start Data supplied
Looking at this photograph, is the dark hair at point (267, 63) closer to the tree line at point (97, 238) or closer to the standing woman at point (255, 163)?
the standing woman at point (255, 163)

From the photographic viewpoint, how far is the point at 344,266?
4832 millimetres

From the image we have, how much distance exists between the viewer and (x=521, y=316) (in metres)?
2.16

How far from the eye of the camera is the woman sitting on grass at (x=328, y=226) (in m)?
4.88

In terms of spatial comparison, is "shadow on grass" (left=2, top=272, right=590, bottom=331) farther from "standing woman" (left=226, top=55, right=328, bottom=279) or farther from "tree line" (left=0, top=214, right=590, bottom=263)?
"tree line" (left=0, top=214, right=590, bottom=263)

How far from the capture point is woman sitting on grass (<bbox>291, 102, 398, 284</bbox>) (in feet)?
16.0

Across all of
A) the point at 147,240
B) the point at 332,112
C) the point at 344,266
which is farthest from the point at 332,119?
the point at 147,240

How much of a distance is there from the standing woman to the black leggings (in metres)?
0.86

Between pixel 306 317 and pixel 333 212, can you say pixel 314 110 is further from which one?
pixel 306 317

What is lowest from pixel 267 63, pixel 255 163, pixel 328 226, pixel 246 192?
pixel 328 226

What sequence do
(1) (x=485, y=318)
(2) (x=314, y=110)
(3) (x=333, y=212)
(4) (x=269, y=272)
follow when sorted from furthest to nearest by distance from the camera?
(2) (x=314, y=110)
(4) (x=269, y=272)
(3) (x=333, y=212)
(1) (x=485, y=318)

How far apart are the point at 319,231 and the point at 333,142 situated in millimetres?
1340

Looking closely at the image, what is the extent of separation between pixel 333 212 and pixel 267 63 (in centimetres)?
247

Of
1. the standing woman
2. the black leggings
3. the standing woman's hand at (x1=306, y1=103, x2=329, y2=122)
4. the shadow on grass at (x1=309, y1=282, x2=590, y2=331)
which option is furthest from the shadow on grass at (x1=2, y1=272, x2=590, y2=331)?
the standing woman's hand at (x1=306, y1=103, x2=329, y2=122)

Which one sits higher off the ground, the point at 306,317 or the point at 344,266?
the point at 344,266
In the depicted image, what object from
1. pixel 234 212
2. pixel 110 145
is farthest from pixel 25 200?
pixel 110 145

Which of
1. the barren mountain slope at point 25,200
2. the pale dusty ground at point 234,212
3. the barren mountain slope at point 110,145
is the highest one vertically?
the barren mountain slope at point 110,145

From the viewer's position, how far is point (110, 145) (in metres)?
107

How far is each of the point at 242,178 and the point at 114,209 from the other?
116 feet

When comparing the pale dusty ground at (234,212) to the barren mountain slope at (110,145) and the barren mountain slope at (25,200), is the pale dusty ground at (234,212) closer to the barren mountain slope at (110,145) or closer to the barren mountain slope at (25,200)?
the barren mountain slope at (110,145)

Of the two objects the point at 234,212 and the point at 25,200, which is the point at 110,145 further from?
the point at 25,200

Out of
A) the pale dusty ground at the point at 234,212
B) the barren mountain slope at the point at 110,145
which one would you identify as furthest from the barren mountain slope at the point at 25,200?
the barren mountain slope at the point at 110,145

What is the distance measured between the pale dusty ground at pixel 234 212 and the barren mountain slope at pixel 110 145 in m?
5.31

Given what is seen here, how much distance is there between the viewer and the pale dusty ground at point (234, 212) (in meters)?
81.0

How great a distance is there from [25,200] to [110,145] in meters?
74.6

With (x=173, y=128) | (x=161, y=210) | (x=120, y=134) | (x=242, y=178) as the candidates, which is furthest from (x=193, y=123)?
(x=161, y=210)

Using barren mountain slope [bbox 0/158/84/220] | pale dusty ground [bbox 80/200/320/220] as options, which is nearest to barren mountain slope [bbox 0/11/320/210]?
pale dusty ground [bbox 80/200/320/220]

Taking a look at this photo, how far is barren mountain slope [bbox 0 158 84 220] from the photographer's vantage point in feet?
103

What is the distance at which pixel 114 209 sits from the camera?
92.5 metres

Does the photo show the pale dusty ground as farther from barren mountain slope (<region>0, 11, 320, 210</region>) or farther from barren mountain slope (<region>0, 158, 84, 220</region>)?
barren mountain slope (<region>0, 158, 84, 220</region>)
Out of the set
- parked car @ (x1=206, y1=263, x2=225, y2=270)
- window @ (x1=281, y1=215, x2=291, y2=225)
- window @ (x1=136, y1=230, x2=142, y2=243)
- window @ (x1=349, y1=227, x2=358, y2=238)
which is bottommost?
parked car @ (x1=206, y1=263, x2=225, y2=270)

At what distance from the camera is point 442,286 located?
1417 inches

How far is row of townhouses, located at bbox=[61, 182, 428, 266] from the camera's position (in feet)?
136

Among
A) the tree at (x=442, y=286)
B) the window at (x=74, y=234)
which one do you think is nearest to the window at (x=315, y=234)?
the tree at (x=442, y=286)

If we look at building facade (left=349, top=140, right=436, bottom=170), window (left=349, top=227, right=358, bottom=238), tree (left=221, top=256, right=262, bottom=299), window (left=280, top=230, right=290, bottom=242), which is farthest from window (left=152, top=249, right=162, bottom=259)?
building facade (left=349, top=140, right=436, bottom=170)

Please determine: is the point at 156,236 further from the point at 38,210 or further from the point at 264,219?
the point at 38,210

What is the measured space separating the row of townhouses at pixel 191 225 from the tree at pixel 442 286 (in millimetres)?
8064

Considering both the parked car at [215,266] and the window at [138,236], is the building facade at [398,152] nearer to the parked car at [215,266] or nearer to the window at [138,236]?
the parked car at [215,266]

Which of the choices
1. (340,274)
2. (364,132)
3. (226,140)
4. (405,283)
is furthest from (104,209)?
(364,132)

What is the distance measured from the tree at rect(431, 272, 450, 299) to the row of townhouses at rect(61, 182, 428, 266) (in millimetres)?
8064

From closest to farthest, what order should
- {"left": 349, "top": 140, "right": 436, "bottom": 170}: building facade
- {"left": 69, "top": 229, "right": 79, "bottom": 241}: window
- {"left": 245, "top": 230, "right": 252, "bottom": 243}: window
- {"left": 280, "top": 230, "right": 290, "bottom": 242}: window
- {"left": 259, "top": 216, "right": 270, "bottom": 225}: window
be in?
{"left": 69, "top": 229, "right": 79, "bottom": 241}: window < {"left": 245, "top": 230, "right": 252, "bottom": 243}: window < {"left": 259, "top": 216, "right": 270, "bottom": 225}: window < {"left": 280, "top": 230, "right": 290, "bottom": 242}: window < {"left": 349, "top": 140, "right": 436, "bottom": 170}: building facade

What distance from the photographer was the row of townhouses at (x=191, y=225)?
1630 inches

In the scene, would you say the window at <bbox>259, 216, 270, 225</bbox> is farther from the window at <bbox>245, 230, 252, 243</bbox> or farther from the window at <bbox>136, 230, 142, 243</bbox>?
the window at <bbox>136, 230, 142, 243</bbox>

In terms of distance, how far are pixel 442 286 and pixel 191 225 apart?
end Data supplied
Task directions:
Reproduce every row above verbatim, changing nothing.

Written answer:
Looking at this photograph, is the dark hair at point (267, 63) closer to the tree line at point (97, 238) or closer to the standing woman at point (255, 163)?
the standing woman at point (255, 163)

From the photographic viewpoint, how far is the point at 344,266?
4832 millimetres

From the image we have, how much distance exists between the viewer and (x=521, y=316) (in metres)?
2.16

How far from the eye of the camera is the woman sitting on grass at (x=328, y=226) (in m)?
4.88

In terms of spatial comparison, is "shadow on grass" (left=2, top=272, right=590, bottom=331) farther from "standing woman" (left=226, top=55, right=328, bottom=279) or farther from "tree line" (left=0, top=214, right=590, bottom=263)?
"tree line" (left=0, top=214, right=590, bottom=263)

How far from the capture point is woman sitting on grass (<bbox>291, 102, 398, 284</bbox>) (in feet)?
16.0

Across all of
A) the point at 147,240
B) the point at 332,112
C) the point at 344,266
which is farthest from the point at 332,119?
the point at 147,240

How much of a distance is there from the standing woman to the black leggings (in metres)?
0.86

Between pixel 306 317 and pixel 333 212, can you say pixel 314 110 is further from which one?
pixel 306 317

What is lowest from pixel 267 63, pixel 255 163, pixel 328 226, pixel 246 192?
pixel 328 226

What sequence do
(1) (x=485, y=318)
(2) (x=314, y=110)
(3) (x=333, y=212)
(4) (x=269, y=272)
follow when sorted from furthest to nearest by distance from the camera?
(2) (x=314, y=110)
(4) (x=269, y=272)
(3) (x=333, y=212)
(1) (x=485, y=318)

How far apart are the point at 319,231 and the point at 333,142 situated in millimetres?
1340

Looking closely at the image, what is the extent of separation between pixel 333 212 and pixel 267 63 (in centimetres)?
247

Of
1. the standing woman
2. the black leggings
3. the standing woman's hand at (x1=306, y1=103, x2=329, y2=122)
4. the shadow on grass at (x1=309, y1=282, x2=590, y2=331)
which option is furthest from the shadow on grass at (x1=2, y1=272, x2=590, y2=331)?
the standing woman's hand at (x1=306, y1=103, x2=329, y2=122)

Which one sits higher off the ground, the point at 306,317 or the point at 344,266?
the point at 344,266
In the depicted image, what object from
1. pixel 234 212
2. pixel 110 145
is farthest from pixel 25 200?
pixel 110 145

Which of
1. the barren mountain slope at point 25,200
2. the pale dusty ground at point 234,212
3. the barren mountain slope at point 110,145
is the highest one vertically?
the barren mountain slope at point 110,145

From the viewer's position, how far is point (110, 145) (in metres)?
107

How far is each of the point at 242,178 and the point at 114,209 from the other?
116 feet

When comparing the pale dusty ground at (234,212) to the barren mountain slope at (110,145) and the barren mountain slope at (25,200), is the pale dusty ground at (234,212) closer to the barren mountain slope at (110,145) or closer to the barren mountain slope at (25,200)?
the barren mountain slope at (110,145)

Of the two objects the point at 234,212 and the point at 25,200, which is the point at 110,145 further from?
the point at 25,200

Out of
A) the pale dusty ground at the point at 234,212
B) the barren mountain slope at the point at 110,145
which one would you identify as furthest from the barren mountain slope at the point at 25,200?
the barren mountain slope at the point at 110,145

What is the distance measured between the pale dusty ground at pixel 234 212 and the barren mountain slope at pixel 110 145 in m?
5.31

Given what is seen here, how much distance is there between the viewer and the pale dusty ground at point (234, 212) (in meters)?
81.0

How great a distance is there from [25,200] to [110,145] in meters?
74.6

With (x=173, y=128) | (x=161, y=210) | (x=120, y=134) | (x=242, y=178) as the candidates, which is furthest from (x=193, y=123)?
(x=161, y=210)

Using barren mountain slope [bbox 0/158/84/220] | pale dusty ground [bbox 80/200/320/220] as options, which is nearest to barren mountain slope [bbox 0/11/320/210]?
pale dusty ground [bbox 80/200/320/220]

Taking a look at this photo, how far is barren mountain slope [bbox 0 158 84 220] from the photographer's vantage point in feet?
103

What is the distance at which pixel 114 209 sits from the camera?
92.5 metres

Does the photo show the pale dusty ground as farther from barren mountain slope (<region>0, 11, 320, 210</region>) or farther from barren mountain slope (<region>0, 158, 84, 220</region>)?
barren mountain slope (<region>0, 158, 84, 220</region>)
Out of the set
- parked car @ (x1=206, y1=263, x2=225, y2=270)
- window @ (x1=281, y1=215, x2=291, y2=225)
- window @ (x1=136, y1=230, x2=142, y2=243)
- window @ (x1=349, y1=227, x2=358, y2=238)
which is bottommost?
parked car @ (x1=206, y1=263, x2=225, y2=270)

At what distance from the camera is point 442,286 located?
1417 inches

How far is row of townhouses, located at bbox=[61, 182, 428, 266] from the camera's position (in feet)?
136

Among
A) the tree at (x=442, y=286)
B) the window at (x=74, y=234)
which one do you think is nearest to the window at (x=315, y=234)?
the tree at (x=442, y=286)

If we look at building facade (left=349, top=140, right=436, bottom=170), window (left=349, top=227, right=358, bottom=238), tree (left=221, top=256, right=262, bottom=299), window (left=280, top=230, right=290, bottom=242), which is farthest from window (left=152, top=249, right=162, bottom=259)?
building facade (left=349, top=140, right=436, bottom=170)

Please determine: is the point at 156,236 further from the point at 38,210 or further from the point at 264,219?
the point at 38,210

What is the measured space separating the row of townhouses at pixel 191 225 from the tree at pixel 442 286 (in millimetres)?
8064

Considering both the parked car at [215,266] and the window at [138,236], is the building facade at [398,152] nearer to the parked car at [215,266] or nearer to the window at [138,236]?
the parked car at [215,266]

Which of the choices
1. (340,274)
2. (364,132)
3. (226,140)
4. (405,283)
is furthest from (104,209)?
(364,132)

What is the distance measured from the tree at rect(431, 272, 450, 299) to the row of townhouses at rect(61, 182, 428, 266) (in millimetres)?
8064

From closest to farthest, what order should
- {"left": 349, "top": 140, "right": 436, "bottom": 170}: building facade
- {"left": 69, "top": 229, "right": 79, "bottom": 241}: window
- {"left": 245, "top": 230, "right": 252, "bottom": 243}: window
- {"left": 280, "top": 230, "right": 290, "bottom": 242}: window
- {"left": 259, "top": 216, "right": 270, "bottom": 225}: window
be in?
{"left": 69, "top": 229, "right": 79, "bottom": 241}: window < {"left": 245, "top": 230, "right": 252, "bottom": 243}: window < {"left": 259, "top": 216, "right": 270, "bottom": 225}: window < {"left": 280, "top": 230, "right": 290, "bottom": 242}: window < {"left": 349, "top": 140, "right": 436, "bottom": 170}: building facade

What distance from the photographer was the row of townhouses at (x=191, y=225)?
1630 inches

In the scene, would you say the window at <bbox>259, 216, 270, 225</bbox> is farther from the window at <bbox>245, 230, 252, 243</bbox> or farther from the window at <bbox>136, 230, 142, 243</bbox>?
the window at <bbox>136, 230, 142, 243</bbox>

In terms of distance, how far are pixel 442 286 and pixel 191 225 apart?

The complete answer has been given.